### TEXTE SOURCE

1. Les syndromes coronariens aigus ont un mécanisme physiopathologique commun, c’est à dire rupture ou érosion de la plaque athéromateuse qui résulte en activation plaquettaire, activation de la cascade de coagulation, formation de thrombus au site de la plaque instable, embolisation distale de matériel cruorique, plaquettaire ou athéromateux. Le tout entraîne des manifestations d’ischémie myocardique, nécrose myocardique, anomalies rythmiques, ou même la mort subite.
Dans les syndromes coronariens aigus avec sur-décalage du segment ST, le thrombus est riche en fibrine. L’occlusion est permanente et intéresse un gros vaisseau épicardique.

2. Le pronostic des syndromes coronariens aigus avec sur-décalage du segment ST est sérieux. La mortalité à un mois est de l’ordre de 10%. Au-delà de la phase aiguë, la mortalité est d’environ 5% par an.

3. La présentation clinique et électro-cardiographique est caractéristique avec douleurs angineuses prolongées accompagnées ou non de signes de mauvaise tolérance hémodynamique. L’électro-cardiogramme montre un sur-décalage du segment ST dans le territoire de la nécrose avec image en miroir dans le territoire opposé à la nécrose. L’association douleurs thoraciques et sur-décalage du segment ST affirme le diagnostic.

4. Les dosages biologiques sont inutiles pour établir le diagnostic d’infarctus avec sur-décalage du segment ST. Attendre les dosages biologiques confirmatifs ne peut que retarder le traitement, ce qui est très préjudiciable pour le pronostic.

5. Le traitement d’urgence comporte l’administration immédiate d’aspirine, clopidogrel, héparine non fractionnée ou de bas poids moléculaire et reperfusion artérielle immédiate, soit par angioplastie percutanée réalisée en urgence, soit par administration de traitement thrombolytique. La reperfusion artérielle est d’autant plus efficace qu’elle est effectuée plus précocement après le début des symptômes. Idéalement, elle devrait être réalisée dans les trois heures suivant le début des symptômes.

######
### DONNÉES FOURNIES

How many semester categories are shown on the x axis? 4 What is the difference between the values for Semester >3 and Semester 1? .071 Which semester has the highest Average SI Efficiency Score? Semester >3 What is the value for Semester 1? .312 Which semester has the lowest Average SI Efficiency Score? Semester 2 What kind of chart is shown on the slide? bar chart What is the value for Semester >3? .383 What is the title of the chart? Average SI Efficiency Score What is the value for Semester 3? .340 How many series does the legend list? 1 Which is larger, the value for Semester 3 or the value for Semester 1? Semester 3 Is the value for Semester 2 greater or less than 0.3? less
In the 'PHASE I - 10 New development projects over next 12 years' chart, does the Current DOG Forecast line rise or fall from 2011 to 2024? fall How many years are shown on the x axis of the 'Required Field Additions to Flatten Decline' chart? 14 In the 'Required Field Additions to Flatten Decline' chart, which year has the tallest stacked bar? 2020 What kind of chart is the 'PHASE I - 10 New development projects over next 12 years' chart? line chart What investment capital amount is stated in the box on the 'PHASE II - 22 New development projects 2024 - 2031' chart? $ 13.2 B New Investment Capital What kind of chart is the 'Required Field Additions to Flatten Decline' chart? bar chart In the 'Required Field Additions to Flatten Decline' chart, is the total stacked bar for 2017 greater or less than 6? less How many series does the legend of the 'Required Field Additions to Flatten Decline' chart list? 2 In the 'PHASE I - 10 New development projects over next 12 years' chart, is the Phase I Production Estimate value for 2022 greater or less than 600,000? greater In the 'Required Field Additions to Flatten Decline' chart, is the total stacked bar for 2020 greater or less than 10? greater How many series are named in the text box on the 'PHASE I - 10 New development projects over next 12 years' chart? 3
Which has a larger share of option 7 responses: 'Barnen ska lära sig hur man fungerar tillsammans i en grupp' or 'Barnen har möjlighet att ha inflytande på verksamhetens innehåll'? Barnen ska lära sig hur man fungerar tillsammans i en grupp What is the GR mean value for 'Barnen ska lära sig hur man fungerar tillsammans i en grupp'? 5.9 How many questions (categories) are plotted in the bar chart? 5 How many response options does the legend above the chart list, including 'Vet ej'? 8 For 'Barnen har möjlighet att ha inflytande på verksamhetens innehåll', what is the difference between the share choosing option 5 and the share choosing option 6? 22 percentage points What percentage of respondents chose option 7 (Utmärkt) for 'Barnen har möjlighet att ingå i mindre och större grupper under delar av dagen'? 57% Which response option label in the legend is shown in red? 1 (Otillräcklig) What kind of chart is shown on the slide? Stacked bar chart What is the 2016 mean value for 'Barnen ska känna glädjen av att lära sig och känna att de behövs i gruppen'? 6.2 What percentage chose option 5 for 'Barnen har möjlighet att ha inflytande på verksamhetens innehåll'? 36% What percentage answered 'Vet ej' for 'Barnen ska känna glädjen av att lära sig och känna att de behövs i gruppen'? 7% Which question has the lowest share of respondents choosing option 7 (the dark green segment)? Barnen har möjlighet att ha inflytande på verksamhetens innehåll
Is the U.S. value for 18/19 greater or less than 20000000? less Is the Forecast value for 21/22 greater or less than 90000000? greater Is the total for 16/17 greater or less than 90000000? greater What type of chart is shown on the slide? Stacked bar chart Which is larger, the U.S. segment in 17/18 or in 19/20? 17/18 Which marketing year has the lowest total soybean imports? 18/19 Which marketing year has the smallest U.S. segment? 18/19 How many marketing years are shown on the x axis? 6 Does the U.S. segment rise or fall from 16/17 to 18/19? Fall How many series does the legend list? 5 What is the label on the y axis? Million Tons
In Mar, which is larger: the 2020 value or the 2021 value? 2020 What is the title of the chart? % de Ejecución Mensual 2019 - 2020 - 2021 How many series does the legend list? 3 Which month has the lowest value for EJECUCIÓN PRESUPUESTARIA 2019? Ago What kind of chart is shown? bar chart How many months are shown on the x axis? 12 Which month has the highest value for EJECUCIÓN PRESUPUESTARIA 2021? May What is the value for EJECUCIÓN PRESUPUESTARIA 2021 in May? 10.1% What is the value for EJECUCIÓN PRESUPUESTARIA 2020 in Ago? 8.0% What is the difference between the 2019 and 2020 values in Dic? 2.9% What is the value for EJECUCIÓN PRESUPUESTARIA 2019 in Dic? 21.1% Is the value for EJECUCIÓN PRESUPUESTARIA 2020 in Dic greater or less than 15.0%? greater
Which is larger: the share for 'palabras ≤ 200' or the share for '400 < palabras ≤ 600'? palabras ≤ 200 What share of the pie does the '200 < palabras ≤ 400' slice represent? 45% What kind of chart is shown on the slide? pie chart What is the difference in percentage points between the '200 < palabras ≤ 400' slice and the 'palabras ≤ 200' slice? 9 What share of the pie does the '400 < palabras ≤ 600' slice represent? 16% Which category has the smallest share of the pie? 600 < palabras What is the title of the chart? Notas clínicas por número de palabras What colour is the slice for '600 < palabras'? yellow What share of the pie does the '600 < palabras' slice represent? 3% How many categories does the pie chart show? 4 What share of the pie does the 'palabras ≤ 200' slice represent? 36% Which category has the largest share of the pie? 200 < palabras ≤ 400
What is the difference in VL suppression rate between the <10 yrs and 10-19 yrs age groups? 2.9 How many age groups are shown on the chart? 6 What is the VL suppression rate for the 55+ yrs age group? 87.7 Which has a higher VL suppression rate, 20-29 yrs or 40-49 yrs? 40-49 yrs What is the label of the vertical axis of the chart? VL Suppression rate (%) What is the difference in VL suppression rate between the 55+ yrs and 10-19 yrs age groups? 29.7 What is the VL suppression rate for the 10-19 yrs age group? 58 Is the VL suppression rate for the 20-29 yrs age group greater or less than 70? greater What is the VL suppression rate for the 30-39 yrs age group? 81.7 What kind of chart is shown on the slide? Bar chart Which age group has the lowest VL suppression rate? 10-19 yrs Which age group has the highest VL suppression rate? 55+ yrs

######

OBJECTIF
Pour chaque affirmation ci-dessous, répondez oui ou non selon qu’elle concorde ou non avec le texte sur les syndromes coronariens aigus, et citez mot pour mot le passage qui tranche.
(a) Un mois après un syndrome coronarien aigu avec sur-décalage du segment ST, la mortalité tourne autour de 10 %.
(b) Il vaut mieux attendre les dosages biologiques avant de commencer le traitement.
(c) Avec un sur-décalage du segment ST, le thrombus contient beaucoup de fibrine.

CORRIGÉ
(a) Oui : « La mortalité à un mois est de l’ordre de 10%. »
(b) Non : « Attendre les dosages biologiques confirmatifs ne peut que retarder le traitement, ce qui est très préjudiciable pour le pronostic. »
(c) Oui : « Dans les syndromes coronariens aigus avec sur-décalage du segment ST, le thrombus est riche en fibrine. »